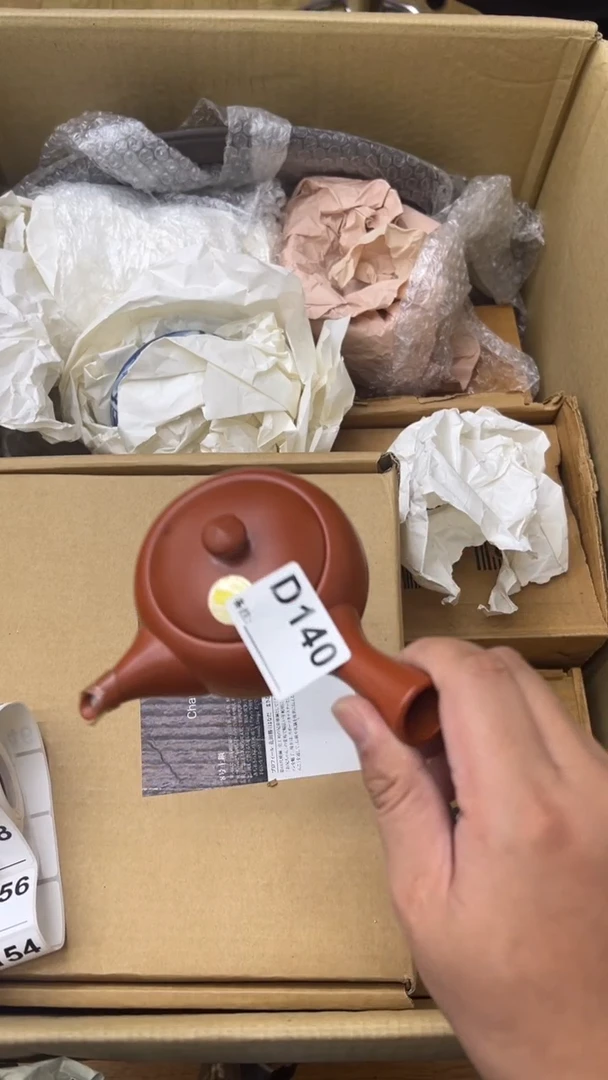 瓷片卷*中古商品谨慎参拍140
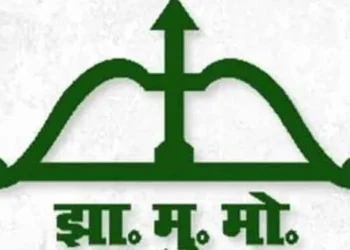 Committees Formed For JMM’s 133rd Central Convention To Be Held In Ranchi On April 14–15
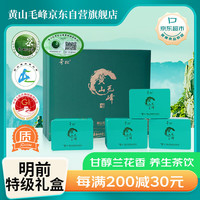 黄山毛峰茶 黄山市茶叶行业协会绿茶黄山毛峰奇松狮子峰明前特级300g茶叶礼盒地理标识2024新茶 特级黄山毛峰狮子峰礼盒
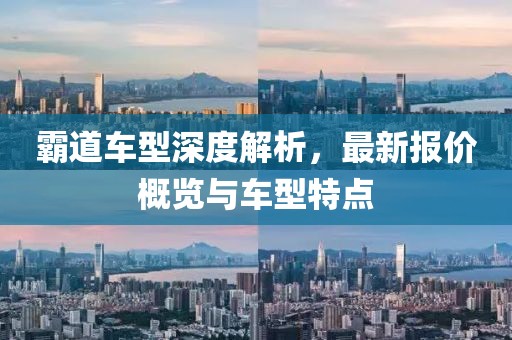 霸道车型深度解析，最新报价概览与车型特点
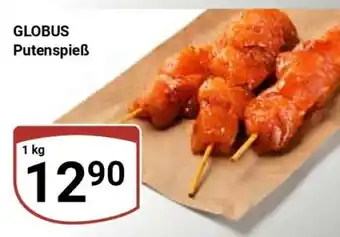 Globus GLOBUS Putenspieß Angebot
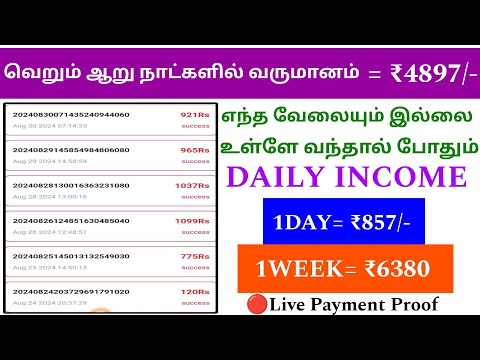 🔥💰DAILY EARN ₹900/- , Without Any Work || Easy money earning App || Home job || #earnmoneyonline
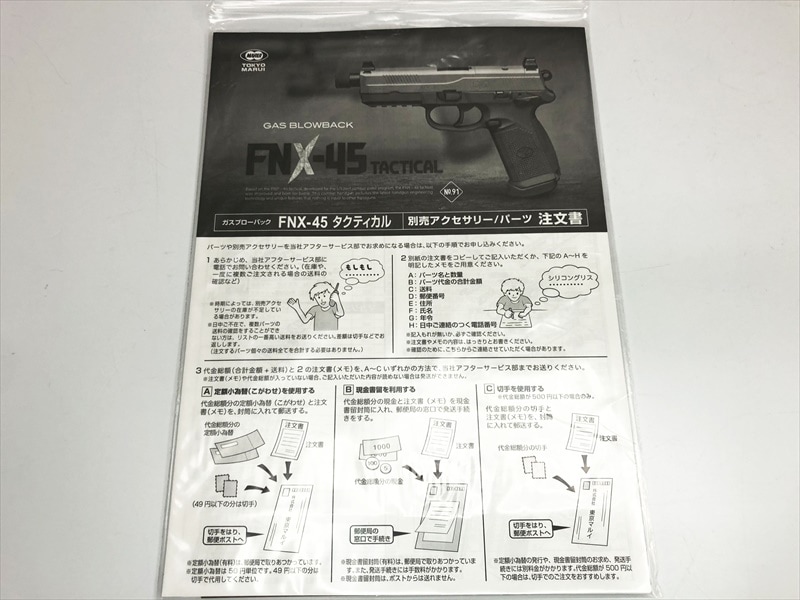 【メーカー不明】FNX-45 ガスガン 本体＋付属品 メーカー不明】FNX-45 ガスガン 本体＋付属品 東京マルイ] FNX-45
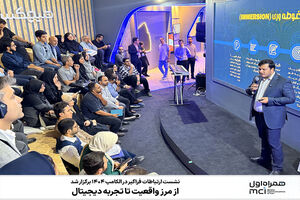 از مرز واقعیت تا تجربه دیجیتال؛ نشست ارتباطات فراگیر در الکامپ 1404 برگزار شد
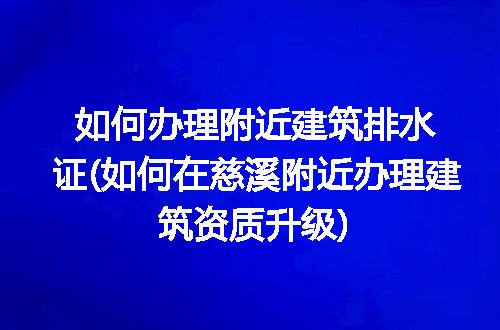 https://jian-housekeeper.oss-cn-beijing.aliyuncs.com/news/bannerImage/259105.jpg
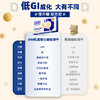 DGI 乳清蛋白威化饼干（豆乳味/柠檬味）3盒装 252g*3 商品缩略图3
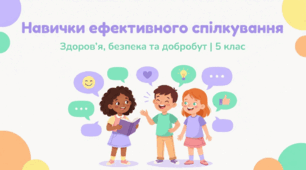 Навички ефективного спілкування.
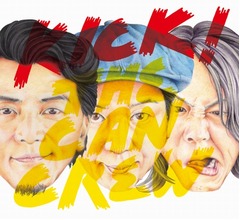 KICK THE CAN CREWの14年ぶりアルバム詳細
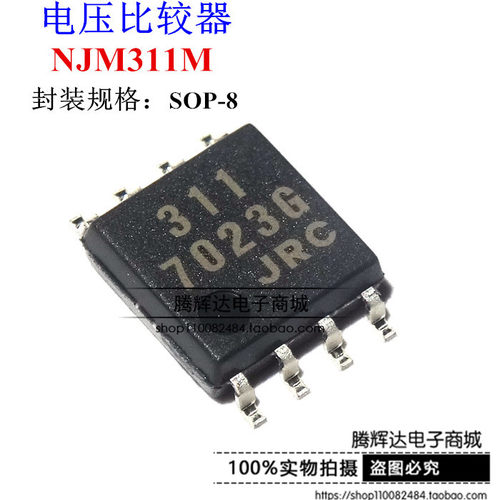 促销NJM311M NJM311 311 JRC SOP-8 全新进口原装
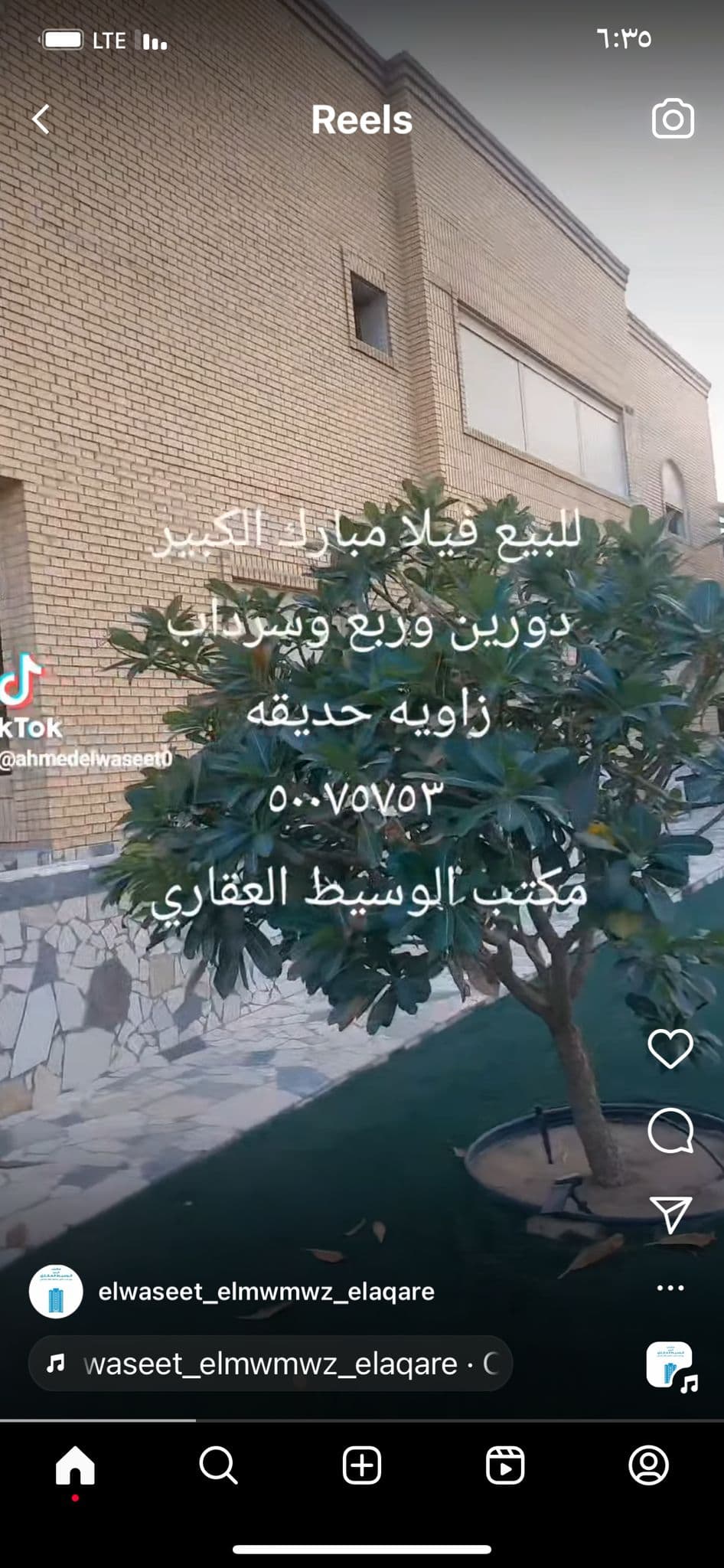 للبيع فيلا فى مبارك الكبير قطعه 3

----

Copy every one of the rows above without changing a single character, and leave the pictures out of your copy.

 瓷片卷*中古商品谨慎参拍140
 Committees Formed For JMM’s 133rd Central Convention To Be Held In Ranchi On April 14–15
 黄山毛峰茶 黄山市茶叶行业协会绿茶黄山毛峰奇松狮子峰明前特级300g茶叶礼盒地理标识2024新茶 特级黄山毛峰狮子峰礼盒
 霸道车型深度解析，最新报价概览与车型特点
 Globus GLOBUS Putenspieß Angebot
 🔥💰DAILY EARN ₹900/- , Without Any Work || Easy money earning App || Home job || #earnmoneyonline
 【メーカー不明】FNX-45 ガスガン 本体＋付属品 メーカー不明】FNX-45 ガスガン 本体＋付属品 東京マルイ] FNX-45
 از مرز واقعیت تا تجربه دیجیتال؛ نشست ارتباطات فراگیر در الکامپ 1404 برگزار شد
 https://jian-housekeeper.oss-cn-beijing.aliyuncs.com/news/bannerImage/259105.jpg
 DGI 乳清蛋白威化饼干（豆乳味/柠檬味）3盒装 252g*3 商品缩略图3
 Навички ефективного спілкування.
 KICK THE CAN CREWの14年ぶりアルバム詳細
 促销NJM311M NJM311 311 JRC SOP-8 全新进口原装
 للبيع فيلا فى مبارك الكبير قطعه 3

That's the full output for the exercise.